Tak hanya sampai di situ, liabilitas atau utang yang ditanggung Sritex juga tergolong jumbo, mencapai US$1,54 miliar atau setara dengan Rp24,11 triliun. Rinciannya utang jangka pendek US$106,41 juta dan utang jangka panjang US$1,44 miliar.
Jumlah utang yang menggunung tersebut juga melampaui nilai total aset Sritex yang hanya tercatat sebesar US$653,51 juta. Nilai aset ini turun 14,52% dibandingkan dengan Desember 2022 kemarin.

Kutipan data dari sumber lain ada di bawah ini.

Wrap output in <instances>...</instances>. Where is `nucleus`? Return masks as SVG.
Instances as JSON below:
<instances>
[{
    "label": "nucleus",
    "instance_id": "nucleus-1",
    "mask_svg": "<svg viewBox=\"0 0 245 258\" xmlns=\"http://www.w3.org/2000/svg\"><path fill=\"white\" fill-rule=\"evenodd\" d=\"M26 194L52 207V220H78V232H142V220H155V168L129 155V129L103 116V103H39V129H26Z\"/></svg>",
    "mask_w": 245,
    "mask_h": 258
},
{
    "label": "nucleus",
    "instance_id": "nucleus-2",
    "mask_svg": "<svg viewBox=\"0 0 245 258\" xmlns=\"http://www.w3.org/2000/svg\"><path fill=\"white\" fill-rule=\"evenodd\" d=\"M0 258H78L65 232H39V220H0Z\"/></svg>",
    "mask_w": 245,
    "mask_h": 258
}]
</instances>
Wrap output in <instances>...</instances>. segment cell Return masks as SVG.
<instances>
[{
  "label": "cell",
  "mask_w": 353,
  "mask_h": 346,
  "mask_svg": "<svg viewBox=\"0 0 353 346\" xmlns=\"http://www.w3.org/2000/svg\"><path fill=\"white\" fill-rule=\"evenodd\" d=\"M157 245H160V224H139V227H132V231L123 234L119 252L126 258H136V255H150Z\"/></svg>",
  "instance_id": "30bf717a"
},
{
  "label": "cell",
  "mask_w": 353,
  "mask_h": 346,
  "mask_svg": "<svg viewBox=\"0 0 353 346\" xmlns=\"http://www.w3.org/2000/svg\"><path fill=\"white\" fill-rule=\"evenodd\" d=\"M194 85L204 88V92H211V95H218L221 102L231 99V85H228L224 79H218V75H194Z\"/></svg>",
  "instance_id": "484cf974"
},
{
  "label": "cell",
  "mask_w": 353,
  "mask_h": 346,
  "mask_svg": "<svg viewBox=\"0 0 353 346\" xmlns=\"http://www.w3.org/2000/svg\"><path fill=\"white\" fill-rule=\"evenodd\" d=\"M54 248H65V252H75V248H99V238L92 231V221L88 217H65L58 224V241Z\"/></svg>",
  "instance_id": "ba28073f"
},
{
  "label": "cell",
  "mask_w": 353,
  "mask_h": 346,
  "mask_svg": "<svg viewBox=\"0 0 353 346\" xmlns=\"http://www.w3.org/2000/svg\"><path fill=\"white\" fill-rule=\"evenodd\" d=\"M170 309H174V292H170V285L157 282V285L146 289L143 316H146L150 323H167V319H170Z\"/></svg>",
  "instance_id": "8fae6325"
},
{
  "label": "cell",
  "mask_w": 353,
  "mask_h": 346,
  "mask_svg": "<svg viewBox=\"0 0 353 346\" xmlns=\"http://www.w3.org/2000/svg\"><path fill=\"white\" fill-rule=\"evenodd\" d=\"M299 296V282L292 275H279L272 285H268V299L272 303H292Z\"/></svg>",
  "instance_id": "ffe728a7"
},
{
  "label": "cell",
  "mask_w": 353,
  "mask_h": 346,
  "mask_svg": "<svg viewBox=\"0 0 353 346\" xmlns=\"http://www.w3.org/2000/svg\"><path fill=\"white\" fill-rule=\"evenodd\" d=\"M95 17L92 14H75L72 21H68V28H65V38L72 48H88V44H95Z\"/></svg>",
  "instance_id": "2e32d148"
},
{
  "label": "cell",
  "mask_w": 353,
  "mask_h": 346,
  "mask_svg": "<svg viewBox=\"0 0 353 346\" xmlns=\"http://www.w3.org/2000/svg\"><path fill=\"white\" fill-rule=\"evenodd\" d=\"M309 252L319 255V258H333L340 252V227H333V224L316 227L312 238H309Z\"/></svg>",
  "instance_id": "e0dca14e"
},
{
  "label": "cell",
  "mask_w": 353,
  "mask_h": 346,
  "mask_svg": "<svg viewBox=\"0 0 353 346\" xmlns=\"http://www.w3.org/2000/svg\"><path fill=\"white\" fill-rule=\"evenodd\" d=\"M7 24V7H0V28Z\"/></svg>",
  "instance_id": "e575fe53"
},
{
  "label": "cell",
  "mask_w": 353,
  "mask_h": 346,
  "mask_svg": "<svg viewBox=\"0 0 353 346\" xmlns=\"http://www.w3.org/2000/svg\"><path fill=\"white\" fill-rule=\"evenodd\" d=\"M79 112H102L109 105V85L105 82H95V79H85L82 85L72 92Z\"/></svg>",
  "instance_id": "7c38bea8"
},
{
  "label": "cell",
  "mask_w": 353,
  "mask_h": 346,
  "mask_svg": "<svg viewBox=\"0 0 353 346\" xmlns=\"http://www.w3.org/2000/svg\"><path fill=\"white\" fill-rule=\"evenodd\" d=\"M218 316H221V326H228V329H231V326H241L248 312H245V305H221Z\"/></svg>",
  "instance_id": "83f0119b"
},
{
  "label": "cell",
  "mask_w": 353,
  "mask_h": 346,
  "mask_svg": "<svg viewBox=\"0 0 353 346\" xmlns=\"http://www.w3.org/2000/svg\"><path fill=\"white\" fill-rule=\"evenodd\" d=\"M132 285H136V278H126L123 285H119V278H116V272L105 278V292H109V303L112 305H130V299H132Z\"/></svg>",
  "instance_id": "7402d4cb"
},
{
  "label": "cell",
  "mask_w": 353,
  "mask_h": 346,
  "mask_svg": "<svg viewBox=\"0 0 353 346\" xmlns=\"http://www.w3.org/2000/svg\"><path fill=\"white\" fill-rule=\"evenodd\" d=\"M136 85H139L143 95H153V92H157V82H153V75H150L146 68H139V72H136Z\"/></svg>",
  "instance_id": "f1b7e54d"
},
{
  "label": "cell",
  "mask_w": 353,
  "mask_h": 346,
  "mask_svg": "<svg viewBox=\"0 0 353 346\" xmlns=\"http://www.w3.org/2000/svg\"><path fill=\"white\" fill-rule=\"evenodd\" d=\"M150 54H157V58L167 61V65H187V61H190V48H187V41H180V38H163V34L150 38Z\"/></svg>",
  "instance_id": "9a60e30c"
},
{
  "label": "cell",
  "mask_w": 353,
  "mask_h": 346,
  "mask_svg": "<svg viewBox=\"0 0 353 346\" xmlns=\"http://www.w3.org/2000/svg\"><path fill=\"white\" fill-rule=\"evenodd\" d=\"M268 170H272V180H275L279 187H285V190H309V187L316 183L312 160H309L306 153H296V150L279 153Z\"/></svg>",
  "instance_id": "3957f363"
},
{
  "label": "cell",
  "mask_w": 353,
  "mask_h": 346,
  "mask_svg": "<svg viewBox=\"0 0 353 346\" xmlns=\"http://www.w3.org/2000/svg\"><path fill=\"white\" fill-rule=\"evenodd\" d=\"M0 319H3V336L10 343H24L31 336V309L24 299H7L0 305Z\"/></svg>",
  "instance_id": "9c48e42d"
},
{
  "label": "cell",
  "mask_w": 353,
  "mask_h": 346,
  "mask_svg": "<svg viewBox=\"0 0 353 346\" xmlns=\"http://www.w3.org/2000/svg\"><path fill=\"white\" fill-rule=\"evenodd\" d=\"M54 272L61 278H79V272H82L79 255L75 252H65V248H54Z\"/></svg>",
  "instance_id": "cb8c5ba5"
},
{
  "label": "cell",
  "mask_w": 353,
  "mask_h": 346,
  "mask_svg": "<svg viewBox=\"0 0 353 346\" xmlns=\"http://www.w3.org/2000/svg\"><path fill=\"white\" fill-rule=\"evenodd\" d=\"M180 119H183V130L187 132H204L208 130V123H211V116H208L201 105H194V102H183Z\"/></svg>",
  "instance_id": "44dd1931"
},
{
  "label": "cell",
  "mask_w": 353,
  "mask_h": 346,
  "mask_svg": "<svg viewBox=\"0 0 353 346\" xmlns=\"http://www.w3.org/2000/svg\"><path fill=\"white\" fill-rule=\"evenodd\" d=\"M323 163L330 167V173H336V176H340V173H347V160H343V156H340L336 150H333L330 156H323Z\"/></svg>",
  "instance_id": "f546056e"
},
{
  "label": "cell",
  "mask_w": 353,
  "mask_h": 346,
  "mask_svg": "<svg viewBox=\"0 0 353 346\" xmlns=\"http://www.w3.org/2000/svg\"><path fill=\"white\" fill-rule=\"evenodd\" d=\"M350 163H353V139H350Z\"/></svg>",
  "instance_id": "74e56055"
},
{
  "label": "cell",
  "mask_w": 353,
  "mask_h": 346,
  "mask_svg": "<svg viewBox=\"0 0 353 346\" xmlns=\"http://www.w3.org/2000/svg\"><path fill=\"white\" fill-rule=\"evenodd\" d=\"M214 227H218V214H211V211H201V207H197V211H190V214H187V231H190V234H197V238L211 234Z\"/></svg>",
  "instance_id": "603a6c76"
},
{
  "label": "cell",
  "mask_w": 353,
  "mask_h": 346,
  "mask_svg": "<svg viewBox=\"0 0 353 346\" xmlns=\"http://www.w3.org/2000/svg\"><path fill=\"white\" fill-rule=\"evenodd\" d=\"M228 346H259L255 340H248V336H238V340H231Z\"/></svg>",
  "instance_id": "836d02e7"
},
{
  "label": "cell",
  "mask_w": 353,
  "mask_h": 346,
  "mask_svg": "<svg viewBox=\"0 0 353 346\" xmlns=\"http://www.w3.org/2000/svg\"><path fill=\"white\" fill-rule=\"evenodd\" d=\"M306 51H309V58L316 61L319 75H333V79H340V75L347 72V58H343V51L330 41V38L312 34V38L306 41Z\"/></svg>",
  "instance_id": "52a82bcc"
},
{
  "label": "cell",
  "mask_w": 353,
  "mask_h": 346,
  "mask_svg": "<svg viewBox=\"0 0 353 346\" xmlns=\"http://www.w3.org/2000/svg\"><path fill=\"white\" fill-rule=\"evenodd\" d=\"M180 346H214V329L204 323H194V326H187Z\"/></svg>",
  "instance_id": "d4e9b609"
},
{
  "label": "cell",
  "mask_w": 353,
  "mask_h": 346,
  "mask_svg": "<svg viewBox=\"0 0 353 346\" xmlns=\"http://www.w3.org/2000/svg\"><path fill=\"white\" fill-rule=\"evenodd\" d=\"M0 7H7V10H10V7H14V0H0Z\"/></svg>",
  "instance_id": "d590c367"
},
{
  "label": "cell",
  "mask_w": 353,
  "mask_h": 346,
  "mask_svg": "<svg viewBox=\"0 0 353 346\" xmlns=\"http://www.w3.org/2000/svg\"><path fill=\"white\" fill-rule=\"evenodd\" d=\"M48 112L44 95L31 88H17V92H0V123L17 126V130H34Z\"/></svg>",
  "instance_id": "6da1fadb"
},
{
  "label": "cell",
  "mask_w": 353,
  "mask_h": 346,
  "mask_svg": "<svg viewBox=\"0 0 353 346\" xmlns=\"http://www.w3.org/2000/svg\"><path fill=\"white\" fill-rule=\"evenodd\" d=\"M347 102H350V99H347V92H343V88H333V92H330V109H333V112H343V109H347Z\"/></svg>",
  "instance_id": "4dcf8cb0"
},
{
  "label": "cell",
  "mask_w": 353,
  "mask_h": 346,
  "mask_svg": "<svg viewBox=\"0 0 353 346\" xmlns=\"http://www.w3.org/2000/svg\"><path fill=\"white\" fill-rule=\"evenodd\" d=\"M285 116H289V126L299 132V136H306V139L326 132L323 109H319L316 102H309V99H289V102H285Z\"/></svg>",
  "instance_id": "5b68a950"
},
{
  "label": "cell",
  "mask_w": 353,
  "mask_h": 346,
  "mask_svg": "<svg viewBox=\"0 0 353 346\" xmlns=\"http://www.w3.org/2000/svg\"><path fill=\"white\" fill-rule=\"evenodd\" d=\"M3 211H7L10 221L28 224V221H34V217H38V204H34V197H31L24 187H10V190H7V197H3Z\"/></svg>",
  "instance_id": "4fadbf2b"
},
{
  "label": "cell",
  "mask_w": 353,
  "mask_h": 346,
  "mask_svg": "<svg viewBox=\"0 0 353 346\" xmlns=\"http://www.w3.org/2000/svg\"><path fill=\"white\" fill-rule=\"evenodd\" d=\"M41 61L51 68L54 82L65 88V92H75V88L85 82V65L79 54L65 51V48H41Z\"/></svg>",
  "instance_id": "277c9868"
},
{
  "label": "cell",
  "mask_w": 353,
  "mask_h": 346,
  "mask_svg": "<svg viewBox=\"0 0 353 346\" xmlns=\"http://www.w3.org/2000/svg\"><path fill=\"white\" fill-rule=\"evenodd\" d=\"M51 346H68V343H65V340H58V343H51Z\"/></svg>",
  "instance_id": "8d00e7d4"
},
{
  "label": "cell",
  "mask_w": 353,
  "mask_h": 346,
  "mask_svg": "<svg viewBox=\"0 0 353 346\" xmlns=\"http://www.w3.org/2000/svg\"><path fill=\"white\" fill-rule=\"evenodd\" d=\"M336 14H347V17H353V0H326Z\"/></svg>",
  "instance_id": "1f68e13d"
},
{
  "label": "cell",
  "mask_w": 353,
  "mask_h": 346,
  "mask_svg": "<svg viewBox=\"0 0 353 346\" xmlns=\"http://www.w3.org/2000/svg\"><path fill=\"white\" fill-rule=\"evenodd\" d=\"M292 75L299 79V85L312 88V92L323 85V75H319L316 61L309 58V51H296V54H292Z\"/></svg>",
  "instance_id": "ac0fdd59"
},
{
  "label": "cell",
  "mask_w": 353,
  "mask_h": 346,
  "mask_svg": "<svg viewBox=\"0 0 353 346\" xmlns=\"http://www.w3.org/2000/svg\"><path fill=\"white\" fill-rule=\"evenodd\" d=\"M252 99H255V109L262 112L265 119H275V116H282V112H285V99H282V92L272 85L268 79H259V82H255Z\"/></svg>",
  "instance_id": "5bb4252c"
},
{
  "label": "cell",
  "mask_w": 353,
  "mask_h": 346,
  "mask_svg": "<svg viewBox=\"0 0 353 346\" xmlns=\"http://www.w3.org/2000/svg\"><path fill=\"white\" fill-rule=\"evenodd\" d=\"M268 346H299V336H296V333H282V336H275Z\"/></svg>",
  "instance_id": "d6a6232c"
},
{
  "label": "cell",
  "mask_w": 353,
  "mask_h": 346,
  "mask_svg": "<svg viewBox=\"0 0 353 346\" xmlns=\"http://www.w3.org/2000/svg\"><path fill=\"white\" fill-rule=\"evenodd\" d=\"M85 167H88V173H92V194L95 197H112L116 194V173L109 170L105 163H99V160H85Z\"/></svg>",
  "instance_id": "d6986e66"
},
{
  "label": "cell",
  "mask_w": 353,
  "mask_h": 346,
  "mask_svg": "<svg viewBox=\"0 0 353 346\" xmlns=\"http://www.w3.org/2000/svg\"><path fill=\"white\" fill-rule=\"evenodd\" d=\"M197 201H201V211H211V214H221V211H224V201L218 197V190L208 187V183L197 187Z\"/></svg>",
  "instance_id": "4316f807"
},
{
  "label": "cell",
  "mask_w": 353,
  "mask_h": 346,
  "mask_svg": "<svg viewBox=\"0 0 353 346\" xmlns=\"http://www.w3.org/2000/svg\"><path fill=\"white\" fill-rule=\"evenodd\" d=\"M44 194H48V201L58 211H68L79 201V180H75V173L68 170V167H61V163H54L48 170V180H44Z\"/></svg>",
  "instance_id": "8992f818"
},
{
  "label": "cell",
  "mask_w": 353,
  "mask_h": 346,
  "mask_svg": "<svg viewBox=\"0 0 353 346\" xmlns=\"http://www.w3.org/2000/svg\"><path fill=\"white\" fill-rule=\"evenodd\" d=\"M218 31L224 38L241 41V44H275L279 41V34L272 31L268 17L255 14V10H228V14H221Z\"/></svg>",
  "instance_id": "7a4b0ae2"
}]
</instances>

Adapun berdasarkan pengumuman otoritas Bursa Efek Indonesia sebelumnya tertanggal 18 Mei 2021 perihal Penghentian Sementara Perdagangan Efek PT Sri Rejeki Isman Tbk (SRIL), maka, masa suspensi saham SRIL telah mencapai 30 bulan pada tanggal 18 November 2023.
Sesuai peraturan otoritas, saham masuk daftar penghapusan dari papan perdagangan (delisting) salah satunya jika sudah mengalami suspensi selama 24 bulan.
Mengingat masa suspensi saham perusahaan sudah melebihi tenggat waktu. BEI telah memperingatkan potensi delisting kepada saham SRIL, yang tengah parkir pada harga Rp146/saham sejak 2021 silam.
Mencermati lebih jauh, harga saham IPO SRIL kala itu Rp240/saham yang efektif pencatatan perdana tertanggal 7 Juni 2013, apabila investor masih menyimpan dana investasinya di saham SRIL semenjak IPO, maka investor masih nyangkut selama 2,5 tahun dengan kerugian di atas kertas sebesar 39,17%.
Bahkan, harga saham SRIL pernah menyentuh puncaknya di 31 Juli 2015 pada harga Rp470/saham, maka investor loss mencapai 68,94% dari harga tertingginya.